Dara let that go but she couldn't let Remo criticize the old man for accepting a compliment on his beautiful kimono.

"I have known you two for just a few minutes, but frankly, I will be blunt," she said.

"Don't bother," Remo said.

"I will. I intend to," she said.

"I thought so," Remo said.

"I don't know why this lovely man puts up with you," she said.

"Are you through?" Remo asked.

"Yes."

"Good. Now show us the lab."

"We learn to live with these things," Chiun told her sadly. "Do you know I have to take out the garbage myself?"

"That's awful," Dara said. "At least he might show some respect."

"You are young and beautiful," said Chiun, "and wise beyond your years."

"That's very touching," she said.

"Where's the lab?" Remo asked.

"Go find it yourself," she snapped.

"Please," said Chiun. "We must understand and bear with the rude and the ungrateful. That is the price of wisdom."

"Little Father, do you want to tell her what the garbage was that I refused to take out?" Remo asked Chiun.

"He's your father and you treat him this way?" asked Dara Worthington, shocked.

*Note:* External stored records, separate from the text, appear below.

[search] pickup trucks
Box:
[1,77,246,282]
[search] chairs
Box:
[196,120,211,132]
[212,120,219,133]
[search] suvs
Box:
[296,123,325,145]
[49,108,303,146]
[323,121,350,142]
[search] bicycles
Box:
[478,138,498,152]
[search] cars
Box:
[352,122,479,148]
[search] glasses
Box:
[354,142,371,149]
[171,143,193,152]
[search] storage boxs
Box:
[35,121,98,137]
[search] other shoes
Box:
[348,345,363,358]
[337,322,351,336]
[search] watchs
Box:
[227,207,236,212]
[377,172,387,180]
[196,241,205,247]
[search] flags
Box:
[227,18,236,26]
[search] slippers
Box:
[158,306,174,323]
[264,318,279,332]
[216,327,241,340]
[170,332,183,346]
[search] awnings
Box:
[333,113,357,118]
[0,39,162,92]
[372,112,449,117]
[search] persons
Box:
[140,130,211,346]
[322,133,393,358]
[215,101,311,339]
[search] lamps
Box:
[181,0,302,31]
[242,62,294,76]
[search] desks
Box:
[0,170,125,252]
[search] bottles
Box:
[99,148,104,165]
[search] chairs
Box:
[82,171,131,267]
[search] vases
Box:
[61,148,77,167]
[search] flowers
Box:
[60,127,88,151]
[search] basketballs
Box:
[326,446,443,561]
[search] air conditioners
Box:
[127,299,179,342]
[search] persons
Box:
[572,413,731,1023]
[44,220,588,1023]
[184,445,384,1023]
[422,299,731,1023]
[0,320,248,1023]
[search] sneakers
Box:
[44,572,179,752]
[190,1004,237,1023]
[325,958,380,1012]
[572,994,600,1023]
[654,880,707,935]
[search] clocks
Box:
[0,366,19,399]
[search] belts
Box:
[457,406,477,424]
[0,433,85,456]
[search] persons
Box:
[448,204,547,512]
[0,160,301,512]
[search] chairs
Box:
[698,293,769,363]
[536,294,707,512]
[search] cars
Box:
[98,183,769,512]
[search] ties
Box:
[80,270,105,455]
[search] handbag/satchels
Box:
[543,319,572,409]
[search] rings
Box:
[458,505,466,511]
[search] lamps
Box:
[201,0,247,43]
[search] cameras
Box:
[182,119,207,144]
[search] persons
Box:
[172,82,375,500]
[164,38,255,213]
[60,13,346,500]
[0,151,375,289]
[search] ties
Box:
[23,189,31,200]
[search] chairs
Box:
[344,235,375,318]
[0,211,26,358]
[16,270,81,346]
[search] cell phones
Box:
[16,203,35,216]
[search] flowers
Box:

"I am his father, not by blood, but by my efforts in trying to teach him the good ways."

Dara understood that. The old man was so beautiful. As they walked past the security devices that now protected every laboratory in the complex, Chiun told her how he had given so much to the younger man who appreciated nothing. Dara thought that Remo was very much like all the men in her life.

She glanced at Remo but he was ignoring her again. He was truly interested in the laboratory complex because when Smith had given them this assignment, the CURE director had seemed genuinely despairing.

It was not fear, just a quiet desperation. Remo had seen it in men's eyes before. They knew death was coming and their motions became not faster, but slower. Even their thinking seemed to tail off as if they did not want to spend energy on a life that was already lost. Smith had acted that way. He seemed to be a man who was watching his world die around him and Remo had picked up his sense of danger, the numb uselessness of despair. That made Smith appear aged.